Select c.* from hotel_info_original C
Left join Hotel_info_collection H
On C.hotel_type=h.hotel_type and c.hotel_id =h.hotel_id
where h.hotel_id is null

This SQL is used to query out the C table in the H table has no records, so think of the Left join features (return all records on the right table does not meet the matching criteria of the record corresponding row return null) to meet the demand, but this query is very slow. Look at the query plan first:



Rows represents the number of rows to scan for each row of this step relative to the previous step, and you can see that the SQL needs to scan the number of rows to 35773*8134, a very large number. The number of records for the C and H tables is 40000+ and 10000+, which is almost two of the cost of the Cartesian product (SELECT * from C,h).
So I went online to check the MySQL implementation of the principle of join, originally MySQL internal use of a called nested loop join algorithm. The Nested loop Join is actually the result set of the driver table as the loop base data, and then one line of data from the result set as a filter to the next table to query the data, and then merge the results. If there is a third join, then through the first two table join result set as the circular base data, once again through the loop query condition to the third table query data, so back and forth, basically MySQL is the most easily understood algorithm to implement Join. Therefore, the choice of the driver table is very important, the data of the driver table can significantly reduce the number of rows scanned.
So why is the join more efficient than the left join in general? Many people say that they do not understand the reasons, only the same, I have a little insight this afternoon. In general, the two tables involved in the joint query will be a small, if it is a join, in the absence of other filtering conditions, MySQL will choose a small table as the driver table, but the left join is generally used as a large table to join the small table, and The nature of the join itself determines that MySQL will use a large table to do the driver table, so that the efficiency is a lot worse, if I change the SQL above to
Select c.* from hotel_info_original C
Join Hotel_info_collection H
On C.hotel_type=h.hotel_type and c.hotel_id =h.hotel_id
The query plan is as follows:



Obviously, MySQL chose a small table as the driver table, and then the index on the (Hotel_id,hotel_type) instantly lowered a lot of magnitude ....
In addition, I learned today a general rule about the left join, that is, if the Where condition contains a non-null condition of the right table (except is null), then it is equivalent to the join statement and can be rewritten directly into a join statement.
Postscript:
This issue has been further understood with the view of MySQL reference manual. MySQL will divide the join into System/const/eq_ref/ref/range/index/all and so on when the join is executed, and the efficiency of the connection before
Descending, in turn, for my first SQL, the connection type is index, so it is almost the effect of a full table scan. But I'm surprised I've declared the unique key on the (Hotel_id,hotel_type) two columns, according to the official document connection type should be eq_ref.
This problem has been bothering me for two days, in Google and StackOverflow have not found to explain the issue of the article, I have no solution to this problem? With the determination to solve this problem, I looked through it again today. MySQL Official documentation
In the section on optimizing queries, you see this: one of the problems here is that MySQL can more efficiently use indexes on columns that declare the same type and size. I felt that I had found the problem, so I changed all the encoding and collation of the original and collection tables (the rules that determine the comparison of characters) to a unified Utf8_general_ci (HOTEL_TYPE,HOTEL_ID). , and then run the first SQL query plan again, and get the following result:



The connection type has been optimized to ref by index, and if Hotel_type is declared as NOT NULL it can be optimized to eq_ref, but the effect is small, and the SQL can run within 0.01ms after optimization.

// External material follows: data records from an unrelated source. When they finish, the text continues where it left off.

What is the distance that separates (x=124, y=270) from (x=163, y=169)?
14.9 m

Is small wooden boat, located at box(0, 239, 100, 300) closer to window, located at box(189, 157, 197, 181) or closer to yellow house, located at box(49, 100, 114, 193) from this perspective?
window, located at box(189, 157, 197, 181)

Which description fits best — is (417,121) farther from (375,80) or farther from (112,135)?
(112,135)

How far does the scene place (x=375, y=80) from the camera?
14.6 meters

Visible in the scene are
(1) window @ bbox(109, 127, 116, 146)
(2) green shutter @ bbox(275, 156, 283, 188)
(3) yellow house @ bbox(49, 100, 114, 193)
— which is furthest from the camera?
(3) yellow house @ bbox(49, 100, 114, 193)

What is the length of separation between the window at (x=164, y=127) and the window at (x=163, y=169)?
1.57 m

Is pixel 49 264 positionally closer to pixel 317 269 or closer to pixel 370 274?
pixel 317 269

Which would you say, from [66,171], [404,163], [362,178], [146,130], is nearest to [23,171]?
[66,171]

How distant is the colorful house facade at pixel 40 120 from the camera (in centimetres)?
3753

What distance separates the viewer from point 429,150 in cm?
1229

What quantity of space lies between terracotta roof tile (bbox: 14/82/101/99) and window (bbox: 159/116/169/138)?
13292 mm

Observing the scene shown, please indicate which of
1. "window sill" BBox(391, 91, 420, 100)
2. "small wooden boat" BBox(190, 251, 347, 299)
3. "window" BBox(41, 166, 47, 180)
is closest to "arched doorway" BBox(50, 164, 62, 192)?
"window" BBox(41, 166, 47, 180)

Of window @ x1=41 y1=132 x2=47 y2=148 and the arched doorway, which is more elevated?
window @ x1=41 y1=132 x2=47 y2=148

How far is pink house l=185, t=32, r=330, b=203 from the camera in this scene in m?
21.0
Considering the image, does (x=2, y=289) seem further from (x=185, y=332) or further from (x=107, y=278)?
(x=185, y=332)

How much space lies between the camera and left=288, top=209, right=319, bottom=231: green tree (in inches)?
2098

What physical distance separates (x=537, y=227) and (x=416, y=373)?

So how to optimize left join:
1, the condition as far as possible to filter some will drive table become smaller, with small table to drive large table

2, the right table of the condition column must be indexed (primary key, unique index, prefix index, etc.), it is best to make the type reach range and above (Ref,eq_ref,const,system)

3, ignore the above two points, generally do not use left join~~!

How MySQL optimizes the left join

Related Article

Contact Us

The content source of this page is from Internet, which doesn't represent Alibaba Cloud's opinion; products and services mentioned on that page don't have any relationship with Alibaba Cloud. If the content of the page makes you feel confusing, please write us an email, we will handle the problem within 5 days after receiving your email.

If you find any instances of plagiarism from the community, please send an email to: info-contact@alibabacloud.com and provide relevant evidence. A staff member will contact you within 5 working days.

A Free Trial That Lets You Build Big!

Start building with 50+ products and up to 12 months usage for Elastic Compute Service

  • Sales Support

    1 on 1 presale consultation

  • After-Sales Support

    24/7 Technical Support 6 Free Tickets per Quarter Faster Response

  • Alibaba Cloud offers highly flexible support services tailored to meet your exact needs.